Monday, May 07, 2012

João Ricardo Pedro e Dona I, ou a dupla face da LeYa

É uma das notícias de hoje: João Ricardo Pedro, o engenheiro desempregado que, dedicando-se à escrita, compôs "O teu rosto será o último" receberá o prémio LeYa, das mãos do primeiro ministro. O montante em questão são uns muito significativos 100.000 euros, que não só recompensarão o labor do jovem escritor como espelharão a pujança da editora e patrona e, de alguma forma, a sua magnanimidade.
Não quero pôr, de forma alguma, em causa os talentos de Pedro (de quem jamais li uma linha, o que é, indubitavelmente, uma falta minha), nem a justeza da iniciativa da LeYa. Jamais poderia levantar o dedo a quem, colocando em prática uma parábola do meu especial agrado, "põe os seus talentos a render", e disso colhe os merecidos frutos - como me parece ser o caso de João Ricardo. Em paralelo, nunca condenarei a capacidade de construir impérios (que admiro impenitentemente) e, um pouco à semelhança do meu Pai, não posso deixar de admirar que um descendente das velhas famílias beirãs que todos dão por árvores esclerosadas e sem fruto tenha erigido uma LeYa.

Mas esta é apenas uma das faces da questão.

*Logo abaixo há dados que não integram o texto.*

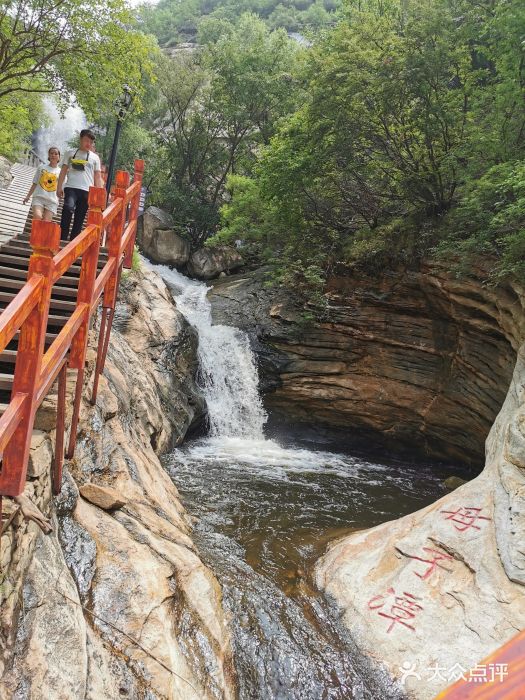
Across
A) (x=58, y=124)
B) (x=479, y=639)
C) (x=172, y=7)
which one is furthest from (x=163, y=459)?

Junto à minha casa, numa zona em Coimbra onde a média de licenciados e gente letrada (signifique isso o que significar) por m2 é deveras significativa, funcionava há muitos e muitos anos uma pequena livraria, gerida pelo Sr. L e pela Dona I, um casal com quem quase todos nos dávamos bem. A pequenina loja - negócio familiar, sem ambições a altos voos (não obstante conseguir sempre arranjar-me alguns livros mais "difíceis", como as edições do ICS, que não sei porquê teimam em estar arredadas dos circuitos comerciais normais) - foi-se mantendo. Com pequenas dívidas a pequenas editoras, que iam sendo solvidas à medida que os clientes iam adquirindo mais livros, and so on.
Pois bem: para pena generalizada, e após algum tempo de agonia, a Dona I. viu-se constrangida a fechar portas. A razão? A crise, certamente - e igualmente alguns motivos de índole pessoal. Mas também a política monopolista de uma LeYa que vai crescendo incessantemente, "devorando" pequenas editoras e jogando com os pequenos livreiros... quem tenha uma dívida a uma das editoras que constitui o gigantesco grupo, fica inabilitado para adquirir livros comercializados por qualquer das outras que igualmente o compõem. Com o grupo a engordar, o campo de acção para os livreiros menos cumpridores (mesmo que tenham sempre adotado o mesmo esquema de vendas) vai-se estreitando, estreitando... até ser impossível respirar.

João Ricardo Pedro recebe hoje os seus merecidos 100.000 euros, das mãos do primeiro ministro... mas quantas Donas I. não terão ficado sem emprego e quantas livrarias não terão fechado portas para pagar as parangonas dos jornais?